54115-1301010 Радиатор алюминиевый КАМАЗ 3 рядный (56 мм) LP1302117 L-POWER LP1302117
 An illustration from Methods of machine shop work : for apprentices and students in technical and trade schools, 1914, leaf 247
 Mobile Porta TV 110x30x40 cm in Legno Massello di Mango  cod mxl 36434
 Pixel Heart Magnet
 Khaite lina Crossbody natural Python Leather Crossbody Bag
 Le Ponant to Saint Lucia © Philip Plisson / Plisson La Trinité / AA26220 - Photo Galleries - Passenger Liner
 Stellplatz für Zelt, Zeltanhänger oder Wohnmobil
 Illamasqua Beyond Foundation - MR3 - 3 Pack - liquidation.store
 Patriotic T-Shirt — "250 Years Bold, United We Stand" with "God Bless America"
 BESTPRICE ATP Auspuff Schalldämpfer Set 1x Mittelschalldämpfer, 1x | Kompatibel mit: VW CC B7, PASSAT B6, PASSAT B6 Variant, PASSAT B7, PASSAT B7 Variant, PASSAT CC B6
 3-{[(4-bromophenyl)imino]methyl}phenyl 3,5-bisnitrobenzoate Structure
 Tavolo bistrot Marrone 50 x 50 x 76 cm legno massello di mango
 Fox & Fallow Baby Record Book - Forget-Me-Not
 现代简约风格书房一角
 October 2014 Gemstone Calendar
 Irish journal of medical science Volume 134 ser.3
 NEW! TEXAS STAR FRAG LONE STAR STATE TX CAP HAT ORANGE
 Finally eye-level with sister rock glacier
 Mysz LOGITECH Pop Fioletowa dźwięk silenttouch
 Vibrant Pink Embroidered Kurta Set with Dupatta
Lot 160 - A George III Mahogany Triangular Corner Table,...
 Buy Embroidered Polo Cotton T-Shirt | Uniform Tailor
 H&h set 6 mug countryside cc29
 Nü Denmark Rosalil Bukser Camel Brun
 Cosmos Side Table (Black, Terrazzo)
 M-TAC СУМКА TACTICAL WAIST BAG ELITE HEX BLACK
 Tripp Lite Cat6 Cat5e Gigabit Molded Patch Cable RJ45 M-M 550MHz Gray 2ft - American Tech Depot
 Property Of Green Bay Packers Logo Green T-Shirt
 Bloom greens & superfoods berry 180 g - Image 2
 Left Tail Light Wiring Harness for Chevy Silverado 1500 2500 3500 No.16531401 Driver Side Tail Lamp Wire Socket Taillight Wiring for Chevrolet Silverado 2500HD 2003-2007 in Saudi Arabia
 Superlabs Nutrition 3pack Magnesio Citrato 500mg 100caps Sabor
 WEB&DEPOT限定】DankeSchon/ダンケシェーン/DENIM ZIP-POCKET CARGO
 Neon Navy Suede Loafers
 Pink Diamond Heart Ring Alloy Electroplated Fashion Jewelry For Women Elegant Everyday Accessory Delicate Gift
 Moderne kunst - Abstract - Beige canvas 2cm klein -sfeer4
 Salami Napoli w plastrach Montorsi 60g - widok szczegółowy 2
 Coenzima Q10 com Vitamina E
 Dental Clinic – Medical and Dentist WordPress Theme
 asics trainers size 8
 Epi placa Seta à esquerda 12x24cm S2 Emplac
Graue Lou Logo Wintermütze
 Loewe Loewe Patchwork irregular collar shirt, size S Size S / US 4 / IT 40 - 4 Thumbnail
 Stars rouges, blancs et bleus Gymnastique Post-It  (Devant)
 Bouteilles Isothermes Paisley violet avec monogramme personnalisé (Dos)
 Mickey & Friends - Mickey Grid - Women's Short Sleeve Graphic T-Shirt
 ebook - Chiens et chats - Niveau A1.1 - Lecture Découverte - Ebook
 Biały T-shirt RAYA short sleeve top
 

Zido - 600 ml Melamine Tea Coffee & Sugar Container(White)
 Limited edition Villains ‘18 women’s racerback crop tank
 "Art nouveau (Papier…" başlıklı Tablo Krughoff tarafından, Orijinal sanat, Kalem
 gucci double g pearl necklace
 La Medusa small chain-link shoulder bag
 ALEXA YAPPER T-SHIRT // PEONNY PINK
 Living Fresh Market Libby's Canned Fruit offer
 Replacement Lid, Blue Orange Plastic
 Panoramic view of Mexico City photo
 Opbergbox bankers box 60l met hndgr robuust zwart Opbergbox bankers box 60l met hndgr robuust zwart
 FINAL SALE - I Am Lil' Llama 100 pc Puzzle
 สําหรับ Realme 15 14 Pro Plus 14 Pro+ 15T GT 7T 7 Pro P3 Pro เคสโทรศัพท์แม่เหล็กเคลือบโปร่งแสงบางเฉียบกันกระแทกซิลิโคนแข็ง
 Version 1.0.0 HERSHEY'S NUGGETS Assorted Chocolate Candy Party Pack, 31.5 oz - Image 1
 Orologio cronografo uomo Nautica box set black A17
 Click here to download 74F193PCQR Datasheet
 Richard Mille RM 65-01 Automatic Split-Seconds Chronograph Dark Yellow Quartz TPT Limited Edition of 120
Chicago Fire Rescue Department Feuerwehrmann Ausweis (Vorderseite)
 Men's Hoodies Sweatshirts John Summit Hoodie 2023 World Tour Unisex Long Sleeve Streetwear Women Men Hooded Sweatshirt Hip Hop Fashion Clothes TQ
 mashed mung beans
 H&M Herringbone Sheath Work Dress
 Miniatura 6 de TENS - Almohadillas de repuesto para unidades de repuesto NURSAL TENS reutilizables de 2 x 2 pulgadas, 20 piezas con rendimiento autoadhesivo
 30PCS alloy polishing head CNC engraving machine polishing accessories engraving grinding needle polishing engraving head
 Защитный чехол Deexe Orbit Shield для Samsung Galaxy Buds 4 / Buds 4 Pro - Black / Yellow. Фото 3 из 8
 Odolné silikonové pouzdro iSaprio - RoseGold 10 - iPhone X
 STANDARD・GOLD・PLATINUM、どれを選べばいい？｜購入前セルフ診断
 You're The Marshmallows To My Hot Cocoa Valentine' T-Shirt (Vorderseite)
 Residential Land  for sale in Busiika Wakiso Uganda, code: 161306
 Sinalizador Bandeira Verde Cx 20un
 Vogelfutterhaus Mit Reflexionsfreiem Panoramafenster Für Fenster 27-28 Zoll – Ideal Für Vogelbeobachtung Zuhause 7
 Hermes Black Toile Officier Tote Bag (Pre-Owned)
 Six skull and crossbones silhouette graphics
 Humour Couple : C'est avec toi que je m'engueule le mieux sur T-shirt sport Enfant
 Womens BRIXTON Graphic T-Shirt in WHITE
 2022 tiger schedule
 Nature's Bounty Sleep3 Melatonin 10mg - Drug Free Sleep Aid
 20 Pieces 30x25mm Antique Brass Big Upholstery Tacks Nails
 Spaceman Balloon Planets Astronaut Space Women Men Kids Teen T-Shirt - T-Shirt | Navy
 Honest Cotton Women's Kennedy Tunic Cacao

──────────

YOUR GOAL: Among the lines of the material above, find those with the word "size". Copy each one.

EXPECTED OUTPUT:
 asics trainers size 8
 Loewe Loewe Patchwork irregular collar shirt, size S Size S / US 4 / IT 40 - 4 Thumbnail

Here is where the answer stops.